Je remonte la rue des Francs-Bourgeois, laissant mon appartement loin derrière. Tapissé d'un duvet blanc, le Marais s'est transformé en station de sport d'hiver et, à cette heure tardive, seuls mes pas marquent le relief de la rue du Bourg-Tibourg. Je tourne à droite sur la rue de Rivoli qui, à un instant, m'a paru suspendue dans le temps. Mais, rapidement, les Parisiens et leurs voitures reprennent possession de cette artère.
Remonter le Louvre, éclairé par les agents de nettoyage. Longer le jardin des Tuileries, ombre où se heurtent quelques sans domicile fixe pour la conquête du coin le plus chaud – celui près de l'aération du métro ligne une. Puis voilà la Concorde et mon édifice tant désiré. Il n'y a plus personne devant ma grande roue.
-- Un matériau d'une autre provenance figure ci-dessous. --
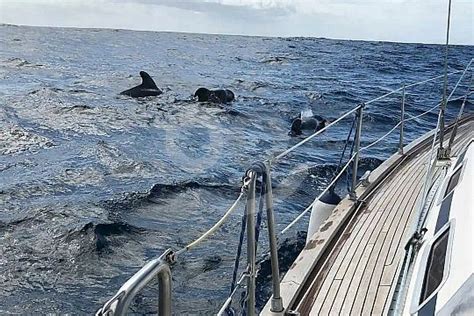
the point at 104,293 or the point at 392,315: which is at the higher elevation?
the point at 392,315

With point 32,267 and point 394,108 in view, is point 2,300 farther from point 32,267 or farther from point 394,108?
point 394,108

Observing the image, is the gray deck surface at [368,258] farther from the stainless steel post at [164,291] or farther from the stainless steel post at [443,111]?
the stainless steel post at [164,291]

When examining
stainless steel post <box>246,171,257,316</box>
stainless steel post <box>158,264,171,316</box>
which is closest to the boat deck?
stainless steel post <box>246,171,257,316</box>

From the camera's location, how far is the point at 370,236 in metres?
4.28

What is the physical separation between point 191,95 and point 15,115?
852 cm

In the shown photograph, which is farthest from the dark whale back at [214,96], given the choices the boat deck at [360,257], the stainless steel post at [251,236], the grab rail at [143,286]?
the grab rail at [143,286]

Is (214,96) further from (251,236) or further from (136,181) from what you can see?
(251,236)

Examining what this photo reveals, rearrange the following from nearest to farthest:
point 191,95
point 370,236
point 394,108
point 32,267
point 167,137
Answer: point 370,236 < point 32,267 < point 167,137 < point 394,108 < point 191,95

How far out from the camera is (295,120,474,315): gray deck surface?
3.26 meters

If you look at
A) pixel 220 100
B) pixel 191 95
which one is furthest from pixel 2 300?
pixel 191 95

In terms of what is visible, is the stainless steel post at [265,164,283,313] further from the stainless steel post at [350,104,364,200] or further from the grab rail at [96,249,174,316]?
the stainless steel post at [350,104,364,200]

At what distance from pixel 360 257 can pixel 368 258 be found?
2.2 inches

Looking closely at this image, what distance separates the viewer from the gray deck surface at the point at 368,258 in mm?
3258

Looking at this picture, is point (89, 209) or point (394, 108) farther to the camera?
point (394, 108)
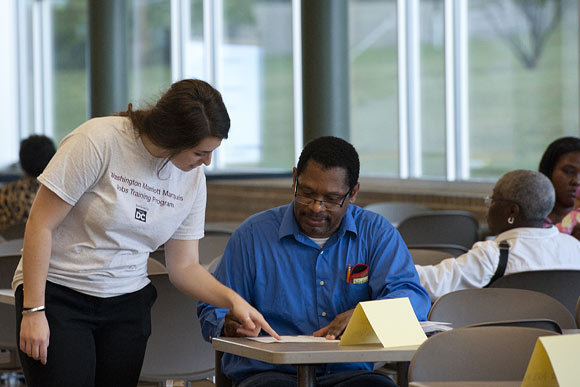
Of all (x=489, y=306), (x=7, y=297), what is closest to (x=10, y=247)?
(x=7, y=297)

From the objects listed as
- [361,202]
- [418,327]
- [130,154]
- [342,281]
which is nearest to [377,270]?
[342,281]

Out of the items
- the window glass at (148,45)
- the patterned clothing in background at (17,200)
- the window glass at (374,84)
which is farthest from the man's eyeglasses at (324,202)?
the window glass at (148,45)

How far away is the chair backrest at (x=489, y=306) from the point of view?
8.32 feet

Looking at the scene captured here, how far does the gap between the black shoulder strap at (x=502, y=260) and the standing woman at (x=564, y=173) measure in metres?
1.13

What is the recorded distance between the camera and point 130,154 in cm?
223

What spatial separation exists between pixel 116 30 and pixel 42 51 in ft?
12.9

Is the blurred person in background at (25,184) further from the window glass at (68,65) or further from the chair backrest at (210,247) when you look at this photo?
the window glass at (68,65)

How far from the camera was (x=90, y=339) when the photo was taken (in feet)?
7.40

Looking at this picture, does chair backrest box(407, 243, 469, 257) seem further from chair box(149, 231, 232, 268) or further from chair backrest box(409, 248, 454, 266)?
chair box(149, 231, 232, 268)

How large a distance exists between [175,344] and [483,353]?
1.44 metres

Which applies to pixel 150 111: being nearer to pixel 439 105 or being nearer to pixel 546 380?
pixel 546 380

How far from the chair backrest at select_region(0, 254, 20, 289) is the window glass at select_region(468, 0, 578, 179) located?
143 inches

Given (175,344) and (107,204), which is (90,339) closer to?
(107,204)

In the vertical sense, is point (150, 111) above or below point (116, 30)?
below
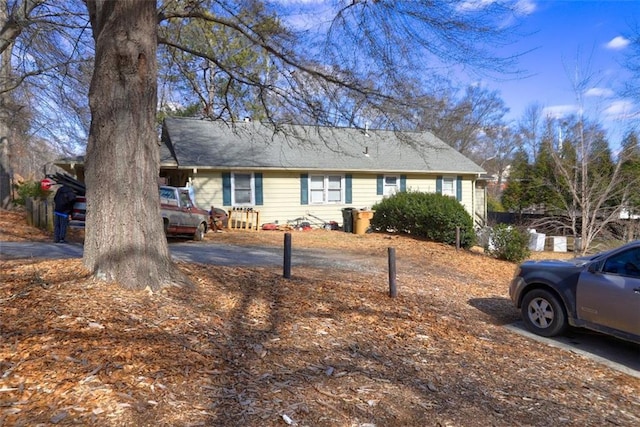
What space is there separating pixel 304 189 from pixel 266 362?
1536 cm

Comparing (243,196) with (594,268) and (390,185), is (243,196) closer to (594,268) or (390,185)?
(390,185)

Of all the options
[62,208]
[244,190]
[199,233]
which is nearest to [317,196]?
[244,190]

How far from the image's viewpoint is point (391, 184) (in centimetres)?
2094

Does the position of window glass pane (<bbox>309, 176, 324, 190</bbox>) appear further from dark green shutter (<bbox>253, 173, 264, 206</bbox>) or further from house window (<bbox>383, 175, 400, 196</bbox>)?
house window (<bbox>383, 175, 400, 196</bbox>)

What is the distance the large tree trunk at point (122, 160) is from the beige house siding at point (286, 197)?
1221 cm

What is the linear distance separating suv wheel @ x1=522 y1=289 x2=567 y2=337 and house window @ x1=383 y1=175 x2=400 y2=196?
14703mm

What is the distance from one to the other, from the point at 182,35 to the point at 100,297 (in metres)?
7.75

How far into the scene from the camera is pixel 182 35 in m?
10.5

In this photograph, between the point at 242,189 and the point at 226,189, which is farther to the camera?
the point at 242,189

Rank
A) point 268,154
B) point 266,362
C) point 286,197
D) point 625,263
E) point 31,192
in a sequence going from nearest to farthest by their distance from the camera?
point 266,362, point 625,263, point 286,197, point 268,154, point 31,192

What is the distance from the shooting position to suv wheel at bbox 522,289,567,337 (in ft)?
19.1

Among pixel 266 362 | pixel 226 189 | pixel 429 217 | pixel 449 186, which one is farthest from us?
pixel 449 186

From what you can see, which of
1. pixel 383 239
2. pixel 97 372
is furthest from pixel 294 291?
pixel 383 239

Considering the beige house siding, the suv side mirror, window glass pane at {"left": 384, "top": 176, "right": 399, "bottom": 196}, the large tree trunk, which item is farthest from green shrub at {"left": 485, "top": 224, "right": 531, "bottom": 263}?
the large tree trunk
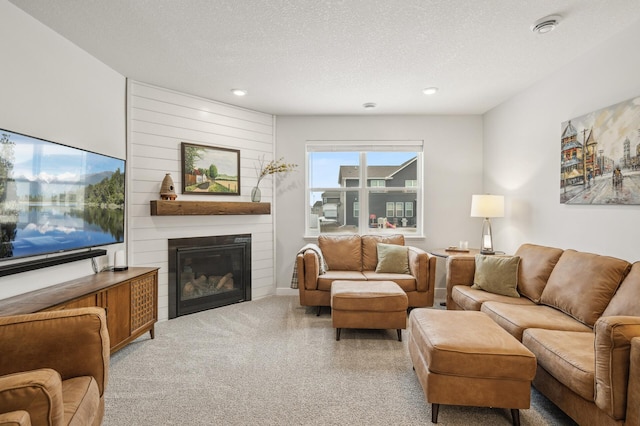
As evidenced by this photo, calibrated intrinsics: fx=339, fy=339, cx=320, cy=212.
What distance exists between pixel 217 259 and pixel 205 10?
281 centimetres

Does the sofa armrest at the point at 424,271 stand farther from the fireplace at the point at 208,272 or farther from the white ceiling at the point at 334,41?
the fireplace at the point at 208,272

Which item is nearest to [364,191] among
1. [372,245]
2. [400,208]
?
[400,208]

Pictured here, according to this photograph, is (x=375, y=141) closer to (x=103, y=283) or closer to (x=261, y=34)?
(x=261, y=34)

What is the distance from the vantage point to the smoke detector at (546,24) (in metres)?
2.32

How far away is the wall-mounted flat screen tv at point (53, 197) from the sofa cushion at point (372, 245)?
9.10 ft

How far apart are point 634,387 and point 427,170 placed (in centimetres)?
357

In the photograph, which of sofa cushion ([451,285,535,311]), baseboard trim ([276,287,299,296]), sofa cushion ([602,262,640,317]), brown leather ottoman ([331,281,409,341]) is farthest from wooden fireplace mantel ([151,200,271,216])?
sofa cushion ([602,262,640,317])

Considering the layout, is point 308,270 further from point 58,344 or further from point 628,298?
point 628,298

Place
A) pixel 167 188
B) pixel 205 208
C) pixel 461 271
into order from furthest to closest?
pixel 205 208 < pixel 167 188 < pixel 461 271

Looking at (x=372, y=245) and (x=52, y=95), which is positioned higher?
(x=52, y=95)

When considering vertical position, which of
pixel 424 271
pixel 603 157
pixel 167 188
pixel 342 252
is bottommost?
pixel 424 271

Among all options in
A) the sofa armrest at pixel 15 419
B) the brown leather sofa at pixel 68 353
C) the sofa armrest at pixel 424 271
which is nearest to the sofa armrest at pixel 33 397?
the sofa armrest at pixel 15 419

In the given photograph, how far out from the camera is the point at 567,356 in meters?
1.80

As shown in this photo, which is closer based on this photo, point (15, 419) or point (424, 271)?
point (15, 419)
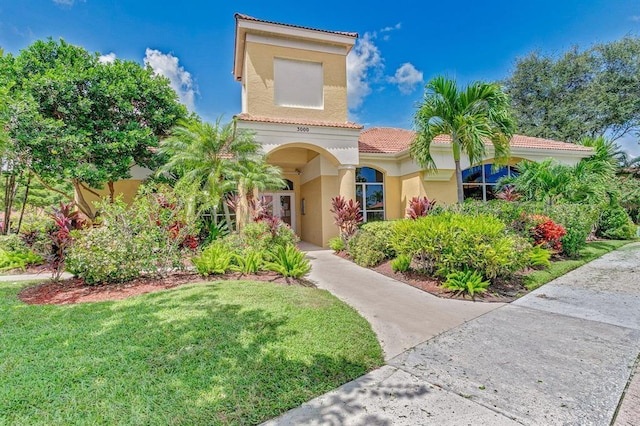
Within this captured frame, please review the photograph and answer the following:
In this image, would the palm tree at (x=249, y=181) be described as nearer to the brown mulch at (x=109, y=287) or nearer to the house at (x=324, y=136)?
the house at (x=324, y=136)

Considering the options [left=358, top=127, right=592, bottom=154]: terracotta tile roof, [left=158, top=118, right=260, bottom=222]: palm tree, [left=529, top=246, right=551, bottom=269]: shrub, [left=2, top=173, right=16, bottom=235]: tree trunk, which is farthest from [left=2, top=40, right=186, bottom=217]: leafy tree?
[left=529, top=246, right=551, bottom=269]: shrub

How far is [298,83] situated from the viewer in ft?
45.8

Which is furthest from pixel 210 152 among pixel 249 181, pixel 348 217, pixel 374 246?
pixel 374 246

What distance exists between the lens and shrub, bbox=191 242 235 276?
24.6 ft

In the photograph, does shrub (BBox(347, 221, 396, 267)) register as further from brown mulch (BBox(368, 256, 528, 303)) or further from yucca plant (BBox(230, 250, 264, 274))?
yucca plant (BBox(230, 250, 264, 274))

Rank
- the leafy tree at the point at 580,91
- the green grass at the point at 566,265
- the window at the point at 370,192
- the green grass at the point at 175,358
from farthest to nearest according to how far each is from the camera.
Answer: the leafy tree at the point at 580,91 < the window at the point at 370,192 < the green grass at the point at 566,265 < the green grass at the point at 175,358

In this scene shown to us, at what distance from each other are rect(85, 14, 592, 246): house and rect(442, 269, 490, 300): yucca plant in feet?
24.0

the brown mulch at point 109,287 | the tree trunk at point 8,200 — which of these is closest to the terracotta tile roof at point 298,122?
the brown mulch at point 109,287

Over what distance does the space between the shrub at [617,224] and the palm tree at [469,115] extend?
8501 millimetres

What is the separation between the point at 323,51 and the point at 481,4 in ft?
23.0

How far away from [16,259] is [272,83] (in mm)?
11436

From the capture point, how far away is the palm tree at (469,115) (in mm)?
9961

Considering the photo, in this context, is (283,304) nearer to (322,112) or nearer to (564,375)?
(564,375)

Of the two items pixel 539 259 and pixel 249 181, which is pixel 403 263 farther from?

Elle est à l'arrêt, les cabines bâchées, les barrières montées pour éviter qu'on s'en approche. Devant, un écriteau indique la fermeture imminente de l'installation et son déplacement jusqu'à la pelouse de Reuilly. D'un geste lent mais précis, j'enlève la neige qui s'est accumulée sur les premières marches de la file d'attente et m'assieds.
Demain, je serai la première à monter.

5.
Six heure du matin. Le réveil a pour avantage d'être ponctuel et sans âme. Quelle que soit la teneur de ma fatigue, il est inlassablement efficace et bruyant. Dans les toilettes, je me prépare à aller travailler, observant fièrement, au travers du velux, mon outil de travail pour encore quelques jours.

Elle prendra la grande roue de la Concorde avec moi.